Arrange the lines of the data below, from the line containing "What is the" through the end of the data inclusive, into a numbered list, leaving out blank lines. Include no other lines.

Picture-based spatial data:
BEGIN

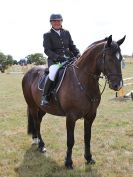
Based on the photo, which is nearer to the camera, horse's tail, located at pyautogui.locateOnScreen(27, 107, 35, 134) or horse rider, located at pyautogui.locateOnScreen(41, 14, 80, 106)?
horse rider, located at pyautogui.locateOnScreen(41, 14, 80, 106)

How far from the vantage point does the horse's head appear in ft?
20.9

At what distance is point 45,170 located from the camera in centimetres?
717

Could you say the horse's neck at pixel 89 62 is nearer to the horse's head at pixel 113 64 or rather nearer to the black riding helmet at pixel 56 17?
the horse's head at pixel 113 64

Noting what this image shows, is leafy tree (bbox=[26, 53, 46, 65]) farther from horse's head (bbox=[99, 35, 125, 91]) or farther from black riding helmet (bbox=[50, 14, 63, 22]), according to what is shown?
horse's head (bbox=[99, 35, 125, 91])

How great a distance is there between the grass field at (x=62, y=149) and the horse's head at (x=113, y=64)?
177 cm

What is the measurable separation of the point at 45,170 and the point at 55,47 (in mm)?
2645

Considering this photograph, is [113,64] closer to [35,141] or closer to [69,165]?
[69,165]

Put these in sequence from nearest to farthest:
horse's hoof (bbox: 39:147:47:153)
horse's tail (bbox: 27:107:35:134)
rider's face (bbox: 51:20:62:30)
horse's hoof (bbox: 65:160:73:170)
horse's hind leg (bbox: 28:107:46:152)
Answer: horse's hoof (bbox: 65:160:73:170), rider's face (bbox: 51:20:62:30), horse's hoof (bbox: 39:147:47:153), horse's hind leg (bbox: 28:107:46:152), horse's tail (bbox: 27:107:35:134)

END

**Full answer**
1. What is the measurable separation of the point at 45,170 and the point at 55,47 (in mm)?
2. 2645
3. Considering this photograph, is [113,64] closer to [35,141] or closer to [69,165]?
4. [69,165]
5. Put these in sequence from nearest to farthest:
6. horse's hoof (bbox: 39:147:47:153)
7. horse's tail (bbox: 27:107:35:134)
8. rider's face (bbox: 51:20:62:30)
9. horse's hoof (bbox: 65:160:73:170)
10. horse's hind leg (bbox: 28:107:46:152)
11. Answer: horse's hoof (bbox: 65:160:73:170), rider's face (bbox: 51:20:62:30), horse's hoof (bbox: 39:147:47:153), horse's hind leg (bbox: 28:107:46:152), horse's tail (bbox: 27:107:35:134)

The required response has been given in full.